TEMPO.CO, Pittsburgh - Remaja yang menghabiskan lebih banyak waktunya untuk mendengarkan musik berpeluang jauh lebih besar mengalami gangguan depresif mayor (MDD). Sebaliknya, remaja kutu buku jauh lebih kecil kemungkinannya mengalami gangguan itu. Hasil studi University of Pittsburgh School of Medicine, Amerika Serikat, itu dipublikasikan dalam jurnal Archives of Pediatric and Adolescent Medicine.
Temuan itu mempertebal riset yang mengaitkan kesehatan emosional dengan paparan media. Inilah studi pertama yang mengukur paparan media menggunakan metodologi "real-life" intensif yang disebut ecological momentary assessment, dengan mengambil sampel perilaku partisipan studi berulang kali dalam real-time.
"Metode ini jauh lebih andal dibanding survei standar dan membantu para ilmuwan mengenali asosiasi antara paparan terhadap musik dan depresi," kata Brian Primack, peneliti studi yang juga dosen pediatrik dan kedokteran di universitas itu.
Studi itu melibatkan 106 partisipan remaja, 46 di antaranya didiagnosis mengalami gangguan MDD. Para ilmuwan memanggil para remaja itu sebanyak 60 kali dalam lima akhir pekan selama dua bulan. Partisipan diminta melaporkan apakah mereka menggunakan enam jenis media: televisi atau film, musik, video game, Internet, majalah atau koran, dan buku.
Peneliti menemukan bahwa pemuda yang lebih banyak terekspos pada musik, 8,3 kali lebih berpeluang mengalami depresi daripada mereka yang paling sedikit mendengarkan musik. Perbandingan antara remaja yang paling sedikit membaca buku dan para kutu buku menunjukkan bahwa para pembaca buku hanya sepersepuluh kali berpeluang terkena depresi. Paparan media lain tidak berasosiasi secara signifikan dengan depresi.
"Pada titik ini, tak jelas apakah orang yang menderita depresi mulai mendengarkan lebih banyak musik untuk mengalihkannya, atau apakah mendengarkan musik terus-menerus dapat mengarah pada depresi, atau keduanya," kata Primarck.
********
Butir Tugas 1: Menurut teks, berapa kali para ilmuwan memanggil para remaja yang ikut dalam studi?
Butir Tugas 2: Salin tanpa perubahan seluruh bagian teks mulai dari "Temuan itu mempertebal" terus ke bawah sampai "kali dalam real-time.".
Item-item di bagian data tidak ada hubungannya dengan teks di atas.

Bagian Data:
********
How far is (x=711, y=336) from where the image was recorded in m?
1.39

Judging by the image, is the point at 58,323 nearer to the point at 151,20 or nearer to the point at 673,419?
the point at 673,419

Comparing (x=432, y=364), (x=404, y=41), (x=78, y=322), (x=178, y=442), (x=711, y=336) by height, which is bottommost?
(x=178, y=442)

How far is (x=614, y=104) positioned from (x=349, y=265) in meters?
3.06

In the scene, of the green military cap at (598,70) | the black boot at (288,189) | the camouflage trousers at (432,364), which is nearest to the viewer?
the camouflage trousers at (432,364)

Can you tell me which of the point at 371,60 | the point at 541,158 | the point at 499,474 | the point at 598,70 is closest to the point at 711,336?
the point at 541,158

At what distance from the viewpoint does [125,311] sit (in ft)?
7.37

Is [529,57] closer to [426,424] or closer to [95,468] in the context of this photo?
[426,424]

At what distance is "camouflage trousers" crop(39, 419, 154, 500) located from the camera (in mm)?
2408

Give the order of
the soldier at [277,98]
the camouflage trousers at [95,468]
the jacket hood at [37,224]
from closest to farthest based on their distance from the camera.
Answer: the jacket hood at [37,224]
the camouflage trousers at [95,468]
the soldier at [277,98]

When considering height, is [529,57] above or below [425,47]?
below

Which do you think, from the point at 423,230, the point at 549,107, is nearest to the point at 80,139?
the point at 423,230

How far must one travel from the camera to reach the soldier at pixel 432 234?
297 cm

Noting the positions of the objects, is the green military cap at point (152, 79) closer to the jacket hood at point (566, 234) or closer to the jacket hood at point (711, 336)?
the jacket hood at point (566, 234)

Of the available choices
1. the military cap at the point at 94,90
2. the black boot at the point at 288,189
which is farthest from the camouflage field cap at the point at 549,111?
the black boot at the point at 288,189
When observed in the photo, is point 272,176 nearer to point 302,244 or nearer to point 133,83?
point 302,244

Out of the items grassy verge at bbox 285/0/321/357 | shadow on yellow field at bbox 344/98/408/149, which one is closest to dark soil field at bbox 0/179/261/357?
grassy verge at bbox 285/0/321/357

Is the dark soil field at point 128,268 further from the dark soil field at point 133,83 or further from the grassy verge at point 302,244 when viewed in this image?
********
Pembahasan Jawaban 1: Sebanyak 60 kali, dalam lima akhir pekan selama dua bulan.

Pembahasan Jawaban 2:
Temuan itu mempertebal riset yang mengaitkan kesehatan emosional dengan paparan media. Inilah studi pertama yang mengukur paparan media menggunakan metodologi "real-life" intensif yang disebut ecological momentary assessment, dengan mengambil sampel perilaku partisipan studi berulang kali dalam real-time.